HM Insights

Different strokes? Room for manoeuvre in EU directives implementation

The new EU public procurement directives came into force on 17 April 2014, and must be transposed into national law within two years.

Both the Scottish and UK Governments have stated that they intend to implement the directives more quickly, however, with Nicola Sturgeon, the Cabinet Secretary for Infrastructure, Investment and Cities, announcing that the Scottish Government would consult on implementing regulations this summer with a view to the new Scottish regulations being introduced in 2015. In order to allow businesses to take advantage of the more flexible regime which the directives introduce, the UK Government has indicated it may look at introducing new regulations as early as October this year.

The new regulations (whether those for Scotland or those for other parts of the UK) will significantly change the obligations on public bodies in a number of ways, not least the abolition of the Part A/ Part B services distinction.

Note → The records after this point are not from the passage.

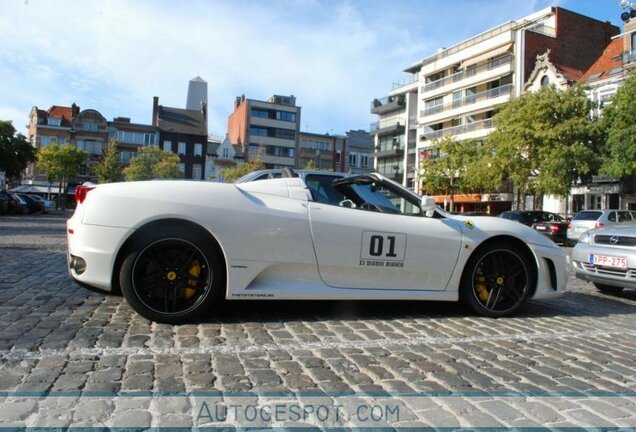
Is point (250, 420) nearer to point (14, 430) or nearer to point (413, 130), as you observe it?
point (14, 430)

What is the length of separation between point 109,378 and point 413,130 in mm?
60913

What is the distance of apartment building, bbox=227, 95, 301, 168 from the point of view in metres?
79.8

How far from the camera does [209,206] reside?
423 centimetres

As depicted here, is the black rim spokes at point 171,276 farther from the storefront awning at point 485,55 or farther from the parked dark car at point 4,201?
the storefront awning at point 485,55

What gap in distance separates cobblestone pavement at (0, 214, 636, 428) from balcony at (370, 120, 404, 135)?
6017cm

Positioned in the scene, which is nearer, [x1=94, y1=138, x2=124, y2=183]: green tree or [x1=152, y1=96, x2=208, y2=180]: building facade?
[x1=94, y1=138, x2=124, y2=183]: green tree

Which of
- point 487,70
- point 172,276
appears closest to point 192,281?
point 172,276

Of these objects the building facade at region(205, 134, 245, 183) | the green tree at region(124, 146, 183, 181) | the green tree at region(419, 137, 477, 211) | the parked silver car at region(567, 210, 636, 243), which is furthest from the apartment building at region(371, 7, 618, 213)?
the building facade at region(205, 134, 245, 183)

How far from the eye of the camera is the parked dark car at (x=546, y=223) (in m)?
21.3

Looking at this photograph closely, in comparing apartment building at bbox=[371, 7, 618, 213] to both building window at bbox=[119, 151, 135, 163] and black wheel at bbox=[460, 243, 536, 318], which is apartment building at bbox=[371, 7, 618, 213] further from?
black wheel at bbox=[460, 243, 536, 318]

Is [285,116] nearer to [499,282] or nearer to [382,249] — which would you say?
[499,282]

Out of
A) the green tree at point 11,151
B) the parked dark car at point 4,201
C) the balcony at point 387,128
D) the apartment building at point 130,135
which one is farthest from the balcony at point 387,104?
the parked dark car at point 4,201

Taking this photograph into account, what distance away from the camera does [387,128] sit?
6556 centimetres

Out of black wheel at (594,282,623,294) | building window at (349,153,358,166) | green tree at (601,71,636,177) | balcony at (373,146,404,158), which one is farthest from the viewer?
building window at (349,153,358,166)
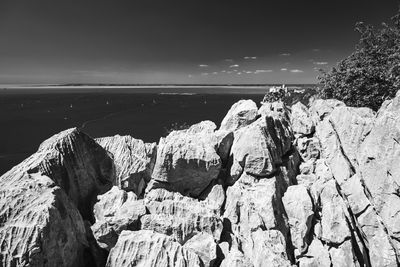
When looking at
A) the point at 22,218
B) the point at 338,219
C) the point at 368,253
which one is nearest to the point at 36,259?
the point at 22,218

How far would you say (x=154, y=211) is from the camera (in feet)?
28.6

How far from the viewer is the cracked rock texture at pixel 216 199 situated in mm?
7270

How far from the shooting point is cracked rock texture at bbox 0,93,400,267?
7.27 metres

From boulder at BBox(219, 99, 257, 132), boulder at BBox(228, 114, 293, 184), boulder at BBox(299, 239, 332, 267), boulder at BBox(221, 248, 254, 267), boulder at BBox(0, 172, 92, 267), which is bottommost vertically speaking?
boulder at BBox(299, 239, 332, 267)

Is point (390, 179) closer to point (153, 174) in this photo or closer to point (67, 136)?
point (153, 174)

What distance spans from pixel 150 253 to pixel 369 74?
14458 mm

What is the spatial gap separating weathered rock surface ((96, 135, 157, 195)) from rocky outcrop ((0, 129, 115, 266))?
703 mm

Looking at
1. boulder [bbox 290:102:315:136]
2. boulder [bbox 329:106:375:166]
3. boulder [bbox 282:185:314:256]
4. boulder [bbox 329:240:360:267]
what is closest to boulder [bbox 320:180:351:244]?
boulder [bbox 329:240:360:267]

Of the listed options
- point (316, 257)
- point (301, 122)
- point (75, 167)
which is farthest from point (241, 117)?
point (75, 167)

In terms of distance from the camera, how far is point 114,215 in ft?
27.9

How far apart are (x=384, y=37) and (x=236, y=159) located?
16316 millimetres

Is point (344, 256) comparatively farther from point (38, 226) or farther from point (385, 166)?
point (38, 226)

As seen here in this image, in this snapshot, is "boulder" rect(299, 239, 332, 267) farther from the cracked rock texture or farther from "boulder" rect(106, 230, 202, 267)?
"boulder" rect(106, 230, 202, 267)

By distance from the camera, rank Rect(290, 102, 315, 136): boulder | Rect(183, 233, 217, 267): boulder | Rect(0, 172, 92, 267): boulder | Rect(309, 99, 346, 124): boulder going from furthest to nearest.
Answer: Rect(309, 99, 346, 124): boulder < Rect(290, 102, 315, 136): boulder < Rect(183, 233, 217, 267): boulder < Rect(0, 172, 92, 267): boulder
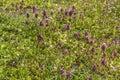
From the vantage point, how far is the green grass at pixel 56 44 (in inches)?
371

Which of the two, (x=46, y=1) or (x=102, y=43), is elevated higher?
(x=46, y=1)

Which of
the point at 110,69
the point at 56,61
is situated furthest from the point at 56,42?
the point at 110,69

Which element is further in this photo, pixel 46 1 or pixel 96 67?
pixel 46 1

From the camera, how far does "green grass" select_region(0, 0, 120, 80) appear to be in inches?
371

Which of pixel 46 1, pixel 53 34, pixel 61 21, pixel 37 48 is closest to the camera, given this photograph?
pixel 37 48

Although much of what the new regime will look like can be gleaned from the directive itself, in some important areas the directive leaves wide scope to member states to decide how the directive is implemented into national law.

Considering past performance of suppliers

One such area is in relation to the consideration by public bodies of the past performance of suppliers. The UK Government issued an Action Note in late 2012 setting out how public bodies should factor past performance into the selection of suppliers to tender; this was in the wake of various high-profile failures in contract performance. The Action Note has limited formal application, however, being limited to contracts over £20 million in ICT and related areas. The directive envisages past performance being considered more widely, although not in all circumstances. To constitute a ground for excluding a supplier from a procurement process, the deficiencies in past performance will require to be significant or persistent, relate to a substantive requirement of the previous contract, the exclusion must be time-limited and the supplier must be given the opportunity to demonstrate that it has adopted measures to remedy previous failure.

The implementing regulations will require to address many practical issues such as whether there will be a central registry (at Scotland, UK, EU or other level) of organisations which fall within the scope of the exclusion ground; whether exclusion on this ground will be mandatory or discretionary; and whether individual public bodies will be able to decide whether to exclude based on the relevance of previous failure to the particular proposed contract in question.

Don't be exposed as directives are transposed

This issue of past performance of suppliers is just one example of the many areas where the directive sets out overarching principles but where the practical consequences for public bodies will depend very much on the national implementing regulations. Particularly in view of the very tight timescale for implementation of national regulations, public bodies should pay careful attention to the various consultations to obtain some early indication of how this, and other aspects of the directives, will be transposed into national law.